To-do list:
1. Write out the part of the birthday blog post starting at "I use to look" and ending at "man feel loved.", keeping every word unchanged.
2. Carry the birthday blog post on past its final sentence.

----- Text passage

I have realized that now for a family I have Matt, Cheryl my sister, her son David and daughter Michelle, my sister inlaws Patti and Adrienne, my nieces Amanda and Alicia and nephews Derek, Shane and Ryan. It is weird to go from a huge large family who I thought all once cared and loved me and soon realized I was wrong, not only by the threats and things said to me which I will explain to you all later on this blog.
But I also realize this by the fact that if someone says they love you in spite of the fact you are gay and have to bring this up every time they say they love you or tell someone they love you, they truly don't love you or accept you for who you are, this is very hard for me and I am so saddened by this. My parents have basically disowned me and this is all due to my nephew and my one sister with who I share this my birthday, the whore is 45 today.
I use to look forward to 3 phone calls every year on my birthday and this year I will be lucky to get one of those! Mom use to call, but that is done, Brad use to call me every year, but it has now been 2 weeks since he has passed away, I miss you my little brother, and Cheryl use to call so i am sure I will hear from her at some point today. Maybe this year Adrienne and Patti will call me and just remind me that it should be a happy day. I want to mention I thank all my face book friends and family for all the birthday wishes, you all know how to make an old man feel loved.

----------
----- Material

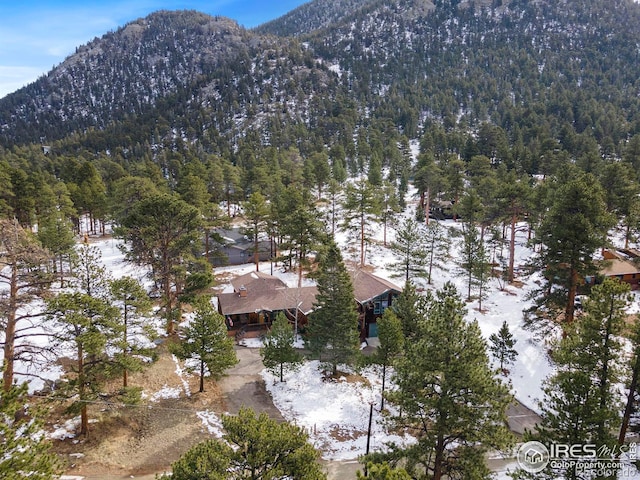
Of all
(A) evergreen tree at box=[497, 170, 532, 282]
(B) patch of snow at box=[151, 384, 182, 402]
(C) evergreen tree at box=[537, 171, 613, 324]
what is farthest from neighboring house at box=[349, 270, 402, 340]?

----------

Expected responses:
1.
I use to look forward to 3 phone calls every year on my birthday and this year I will be lucky to get one of those! Mom use to call, but that is done, Brad use to call me every year, but it has now been 2 weeks since he has passed away, I miss you my little brother, and Cheryl use to call so i am sure I will hear from her at some point today. Maybe this year Adrienne and Patti will call me and just remind me that it should be a happy day. I want to mention I thank all my face book friends and family for all the birthday wishes, you all know how to make an old man feel loved.

2.
So to get back to the reason I am not speaking with most of my family and have had to cut them out of my life. 1 week ago Saturday was my little brothers memorial as you well know if you read this regularly, my parents declined to go to Brads memorial because they were being self fish and Kory my nephew was asked not to go for personal reasons I am not comfortable getting into. Anyhow because of this Mom and Dad did not even go to say good bye and this caused a rift because Mom got all pissy that no one stood behind their decision. I can not and will not ever back a decision by anyone which I do not agree with.
On the Friday morning when we were in Alberta and the day before Brads service all hell broke loose at the farm. Charlene was strung out again on her meth or drug of choice, Kory was being his normal asshole self and his girl friend who looks like Boso the clown was just being a bitch, plain and simple. Ernie formerly known as my father was just being rude to both Matt and myself and well Mom she just let the water works flow and blamed everyone else.
Following this Matt and I left the farm and went up to stay with Cheryl that day and for the remainder of our stay which was shortened due to rude messages and call from Mom. We left on Sunday afternoon instead of Wednesday morning as we were suppose to. I won't get into what was said and all that shit, lets just say I have been disowned.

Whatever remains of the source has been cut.